Location
- 8205, rue Fonteneau Montreal, Quebec, H1K 4E1 Canada
- Coordinates: 45°36′09″N 73°32′24″W﻿ / ﻿45.60254°N 73.54012°W

Information
- School type: Public
- Founded: 1974
- School board: Centre de services scolaire de la Pointe-de-l'Île
- Principal: Mrs Kathy Wilkinson
- Grades: 7–11
- Enrollment: 1,589 (2022-2023)
- Language: French
- Area: Montreal
- Colours: Yellow Blue
- Team name: Lions
- Website: anjou.cspi.qc.ca

= École secondaire d'Anjou =

École secondaire d'Anjou is a francophone public co-educational secondary school located in most part in Mercier-Hochelaga-Maisonneuve borough and in small part in Anjou borough in Montreal. Part of the Centre de services scolaire de la Pointe-de-l'Île (previously in the Commission scolaire de la Pointe-de-l'Île), it was originally in the catholic School board Commission scolaire Jérôme-Le Royer before the 1998 reorganization of School boards from religious communities into linguistic communities in Quebec. École secondaire d'Anjou offers regular and special education programs, welcoming classes, professional programs and adults programs. This school hosts actually 1,589 students and 127 teachers.

==Programs and services==
Besides the regular program, the school offers specialized programs in Advanced English, Arts and multimedia, Physical education, Music and Science. The technical and professional education offers courses in Private security guard, Semi-automatic welding, High-pressure welding, Machining digital machines with digital control, Operation of production equipments, Welding and assembly, Finishing techniques and Automobile vehicles sales and advisory.
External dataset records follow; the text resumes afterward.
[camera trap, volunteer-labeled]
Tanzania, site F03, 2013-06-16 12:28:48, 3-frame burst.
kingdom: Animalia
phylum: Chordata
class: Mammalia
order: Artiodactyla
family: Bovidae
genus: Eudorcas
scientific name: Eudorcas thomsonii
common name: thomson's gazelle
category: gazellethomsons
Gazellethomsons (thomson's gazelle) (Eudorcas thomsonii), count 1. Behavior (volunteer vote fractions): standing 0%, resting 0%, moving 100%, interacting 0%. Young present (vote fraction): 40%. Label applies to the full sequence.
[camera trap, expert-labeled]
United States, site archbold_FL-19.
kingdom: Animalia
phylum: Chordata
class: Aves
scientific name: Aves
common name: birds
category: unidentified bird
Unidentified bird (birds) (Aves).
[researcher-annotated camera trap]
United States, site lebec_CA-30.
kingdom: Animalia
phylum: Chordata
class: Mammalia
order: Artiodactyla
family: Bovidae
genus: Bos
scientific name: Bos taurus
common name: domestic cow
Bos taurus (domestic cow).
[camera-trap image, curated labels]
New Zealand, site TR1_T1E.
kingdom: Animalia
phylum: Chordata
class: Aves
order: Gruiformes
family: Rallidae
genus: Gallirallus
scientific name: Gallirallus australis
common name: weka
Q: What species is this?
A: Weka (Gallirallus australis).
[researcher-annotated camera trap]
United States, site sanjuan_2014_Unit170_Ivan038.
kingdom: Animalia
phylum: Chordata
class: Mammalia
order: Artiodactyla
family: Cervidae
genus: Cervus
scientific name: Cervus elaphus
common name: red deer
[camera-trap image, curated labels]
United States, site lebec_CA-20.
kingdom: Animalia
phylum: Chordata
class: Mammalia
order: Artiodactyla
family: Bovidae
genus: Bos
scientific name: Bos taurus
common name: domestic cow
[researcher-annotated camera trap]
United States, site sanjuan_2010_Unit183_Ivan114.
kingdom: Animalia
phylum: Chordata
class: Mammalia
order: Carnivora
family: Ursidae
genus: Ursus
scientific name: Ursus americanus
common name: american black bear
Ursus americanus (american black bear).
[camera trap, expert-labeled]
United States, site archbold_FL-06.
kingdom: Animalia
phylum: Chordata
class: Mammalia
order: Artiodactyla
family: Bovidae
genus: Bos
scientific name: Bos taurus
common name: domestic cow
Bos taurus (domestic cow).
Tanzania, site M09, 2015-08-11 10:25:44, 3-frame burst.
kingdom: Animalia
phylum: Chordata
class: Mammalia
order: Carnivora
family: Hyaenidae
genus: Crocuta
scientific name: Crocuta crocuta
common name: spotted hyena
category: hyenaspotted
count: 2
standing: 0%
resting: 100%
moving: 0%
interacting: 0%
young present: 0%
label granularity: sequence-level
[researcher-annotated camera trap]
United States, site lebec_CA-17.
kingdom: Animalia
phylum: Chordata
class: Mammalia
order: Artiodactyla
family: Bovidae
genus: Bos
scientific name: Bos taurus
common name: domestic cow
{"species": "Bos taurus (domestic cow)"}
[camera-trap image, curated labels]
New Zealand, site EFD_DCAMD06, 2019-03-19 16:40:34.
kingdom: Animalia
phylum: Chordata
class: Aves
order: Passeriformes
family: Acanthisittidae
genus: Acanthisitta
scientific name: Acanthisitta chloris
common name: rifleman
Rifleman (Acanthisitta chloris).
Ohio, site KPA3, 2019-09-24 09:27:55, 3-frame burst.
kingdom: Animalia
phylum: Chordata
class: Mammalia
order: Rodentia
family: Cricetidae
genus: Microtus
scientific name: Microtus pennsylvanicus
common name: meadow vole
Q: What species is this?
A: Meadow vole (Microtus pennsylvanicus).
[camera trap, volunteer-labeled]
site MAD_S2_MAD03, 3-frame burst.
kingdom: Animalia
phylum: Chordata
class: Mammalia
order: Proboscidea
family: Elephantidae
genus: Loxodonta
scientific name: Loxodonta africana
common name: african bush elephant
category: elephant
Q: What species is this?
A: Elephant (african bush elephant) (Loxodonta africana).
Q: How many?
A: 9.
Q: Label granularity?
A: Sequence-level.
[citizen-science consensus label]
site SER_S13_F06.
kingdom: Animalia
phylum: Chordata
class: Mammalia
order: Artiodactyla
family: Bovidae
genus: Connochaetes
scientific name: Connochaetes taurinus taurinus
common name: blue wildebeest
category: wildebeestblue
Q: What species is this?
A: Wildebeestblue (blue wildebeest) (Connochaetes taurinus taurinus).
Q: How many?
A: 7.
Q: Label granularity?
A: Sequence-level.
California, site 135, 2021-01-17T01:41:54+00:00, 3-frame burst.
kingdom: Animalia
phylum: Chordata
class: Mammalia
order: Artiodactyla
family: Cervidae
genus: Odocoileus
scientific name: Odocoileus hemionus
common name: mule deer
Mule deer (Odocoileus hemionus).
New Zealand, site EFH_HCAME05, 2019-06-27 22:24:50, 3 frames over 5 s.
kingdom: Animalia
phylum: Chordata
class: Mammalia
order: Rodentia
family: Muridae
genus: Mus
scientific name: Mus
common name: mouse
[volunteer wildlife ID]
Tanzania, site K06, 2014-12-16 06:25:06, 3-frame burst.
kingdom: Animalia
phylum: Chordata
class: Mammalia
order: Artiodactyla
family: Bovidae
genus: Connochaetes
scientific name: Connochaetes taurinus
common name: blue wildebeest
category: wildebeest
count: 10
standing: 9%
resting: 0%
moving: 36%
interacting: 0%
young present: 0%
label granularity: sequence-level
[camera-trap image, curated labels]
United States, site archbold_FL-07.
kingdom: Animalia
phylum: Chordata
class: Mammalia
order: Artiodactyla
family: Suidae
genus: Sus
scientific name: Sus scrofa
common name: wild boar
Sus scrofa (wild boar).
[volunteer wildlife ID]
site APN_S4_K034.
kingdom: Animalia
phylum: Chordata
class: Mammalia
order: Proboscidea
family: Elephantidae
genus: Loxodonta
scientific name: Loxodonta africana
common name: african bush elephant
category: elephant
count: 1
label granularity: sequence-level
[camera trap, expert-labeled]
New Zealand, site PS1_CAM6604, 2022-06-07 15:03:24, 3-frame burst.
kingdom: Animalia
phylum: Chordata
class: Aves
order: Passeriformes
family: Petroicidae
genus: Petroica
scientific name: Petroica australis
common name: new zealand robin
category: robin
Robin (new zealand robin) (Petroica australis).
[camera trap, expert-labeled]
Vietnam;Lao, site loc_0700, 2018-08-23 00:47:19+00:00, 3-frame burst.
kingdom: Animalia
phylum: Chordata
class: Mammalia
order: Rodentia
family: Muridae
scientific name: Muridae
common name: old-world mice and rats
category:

Many others professional services are offered to the students: nurse, psychologist, social worker, guidance counsellor, psychoeducator, counsellor in spiritual life and community involvement, leisure technician, special education technician, intervention worker for student retention, drug addiction worker, supervisors, etc. Finally, a homework assistance program is offered after school from former students.

==Student life==
Source:

===Events===
- Noon Activities
- School Prom
- Graduation Ceremonies
- Concerts
- Terry Fox Race
- Science Exhibition
- New students Party
- Meritas Gala
- Sports Gala
- Theme days
- Mini Marathon
- Peer Helpers
- Disco Nights for 13–17 years old (1982-1988)
- Multicultural Supper
- Theatre
- Museum Visits
- Cultural Trips

==Awards==
- Handball (female): provincial scholar champions (1984, 1985)

==Notable students==
- Sylvie Moreau (1978-1982), actress;
- Pierre Turgeon, (1984-1985) National Hockey League player;
- Sylvain Turgeon (1980-1981), National Hockey League player.

==Notable teachers==
- Michel David, french teacher (date unknown) and author, wrote a novel about the school, The Circus.